To activate the container with the database, run docker compose up -d in the project's main directory. Additionally, if you want to connect to the database via CLI, you can run:

psql -h localhost -p 5435 -U data_ex -d data_exam

Usage

Once everything is set up, you can run two different commands using the main.py file:

  • today-info (accepts two parameters)
  • day-info (accepts no parameters and is also used by the CRON)

day-info Command

The day-info extracts data about Cryptocurrencies from CoinGecko, and it does transform it and load it into a local CSV for every execution (and opcionally, the database): This command has two parameters.

  • coin - The name of a cryptocurrency accepted by the CoinGecko API.
  • date - The date in ISO 8601 format.

Additionally, it includes an optional flag:

  • db-store - If set, this flag updates both the local CSV and the database.

The CSV file will be stored in the 'data' folder with the name 'coins_data.csv'.

Here are a few examples:

python main.py day-info ethereum 2024-08-19
python main.py day-info cardano 2024-07-31 --db-store

today-info Command

This command does the same as day-info, but without requiring any parameters. It automatically extracts, transforms, and loads data for three cryptocurrencies: Bitcoin, Ethereum, and Cardano with the current date. This command is also scheduled to run daily at 3 AM via CRON.

Here's an example:

python main.py today-info --db-store

Cron

To enable the CRON job, run crontab -e and add the following line to schedule the today-info command to run every day at 3 AM.

# every minute | every hour | every day of the month | every month of the year | every day of the week
0 3 * * * /usr/bin/pipenv run python /your_data_path/main.py today-info --db-store

If it doesn't work, check if it is not activated in bash.

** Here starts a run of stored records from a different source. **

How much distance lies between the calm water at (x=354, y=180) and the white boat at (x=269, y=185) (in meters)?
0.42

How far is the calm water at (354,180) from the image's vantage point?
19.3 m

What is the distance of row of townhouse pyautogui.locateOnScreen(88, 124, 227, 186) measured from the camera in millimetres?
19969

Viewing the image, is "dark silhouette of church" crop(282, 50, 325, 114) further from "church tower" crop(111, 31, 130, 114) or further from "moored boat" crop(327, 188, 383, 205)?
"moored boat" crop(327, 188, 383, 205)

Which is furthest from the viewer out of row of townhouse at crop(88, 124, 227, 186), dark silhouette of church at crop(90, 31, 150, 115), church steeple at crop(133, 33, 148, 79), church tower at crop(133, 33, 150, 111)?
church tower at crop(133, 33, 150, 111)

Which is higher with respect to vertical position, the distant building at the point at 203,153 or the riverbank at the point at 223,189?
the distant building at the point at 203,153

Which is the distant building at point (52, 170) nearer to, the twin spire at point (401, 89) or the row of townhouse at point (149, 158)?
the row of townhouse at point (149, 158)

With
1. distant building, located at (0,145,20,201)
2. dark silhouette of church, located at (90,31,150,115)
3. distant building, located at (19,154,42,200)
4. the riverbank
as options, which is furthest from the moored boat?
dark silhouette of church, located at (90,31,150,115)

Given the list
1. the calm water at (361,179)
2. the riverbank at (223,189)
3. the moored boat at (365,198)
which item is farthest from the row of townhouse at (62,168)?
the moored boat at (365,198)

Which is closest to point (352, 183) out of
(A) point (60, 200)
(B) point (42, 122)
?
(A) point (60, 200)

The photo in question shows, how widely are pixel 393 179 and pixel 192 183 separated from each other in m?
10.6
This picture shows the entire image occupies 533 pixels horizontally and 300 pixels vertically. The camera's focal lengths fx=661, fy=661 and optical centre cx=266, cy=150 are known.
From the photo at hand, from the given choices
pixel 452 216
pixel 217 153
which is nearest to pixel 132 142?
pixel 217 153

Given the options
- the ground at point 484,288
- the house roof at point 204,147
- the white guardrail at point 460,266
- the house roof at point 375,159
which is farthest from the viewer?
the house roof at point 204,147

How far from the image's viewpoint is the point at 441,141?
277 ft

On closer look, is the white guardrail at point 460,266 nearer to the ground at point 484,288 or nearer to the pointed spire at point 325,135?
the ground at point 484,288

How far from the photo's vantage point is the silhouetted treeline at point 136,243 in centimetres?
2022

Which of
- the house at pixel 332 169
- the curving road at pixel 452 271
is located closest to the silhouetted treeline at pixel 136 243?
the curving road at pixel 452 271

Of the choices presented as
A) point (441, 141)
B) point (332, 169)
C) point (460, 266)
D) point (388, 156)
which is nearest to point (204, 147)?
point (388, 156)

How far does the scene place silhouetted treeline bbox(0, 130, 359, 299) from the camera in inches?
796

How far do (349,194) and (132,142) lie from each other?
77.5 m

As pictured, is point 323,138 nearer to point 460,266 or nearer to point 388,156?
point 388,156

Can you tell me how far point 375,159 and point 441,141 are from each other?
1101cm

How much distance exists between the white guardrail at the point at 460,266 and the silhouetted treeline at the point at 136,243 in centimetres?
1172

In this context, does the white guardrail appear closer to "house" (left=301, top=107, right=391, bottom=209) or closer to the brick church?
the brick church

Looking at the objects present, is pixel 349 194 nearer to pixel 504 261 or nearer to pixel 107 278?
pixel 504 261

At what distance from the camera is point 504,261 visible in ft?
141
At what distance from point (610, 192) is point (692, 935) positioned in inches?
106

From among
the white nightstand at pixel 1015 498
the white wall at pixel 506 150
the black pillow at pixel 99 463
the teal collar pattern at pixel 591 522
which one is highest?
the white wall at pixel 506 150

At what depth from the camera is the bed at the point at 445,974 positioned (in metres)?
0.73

service cron status # Cron check.
sudo systemctl enable cron # Cron enable if it was disabled.

About Exercises 3 and 4

  • For the third exercise, the queries to run in PostgreSQL are located in the queries_task_3.sql file inside the 'data' folder.
  • For the fourth exercise, you'll find a Jupyter Notebook file in the main folder that contains the first part of the exercise.
    • Additionally, plots will be generated in the 'plots' folder; three example plots are already included by default.
    • To update the database with recent data without manually running the main.py file multiple times, I've included a exercise_4_help.sh script. This script contains useful snippets and additional information to save you time.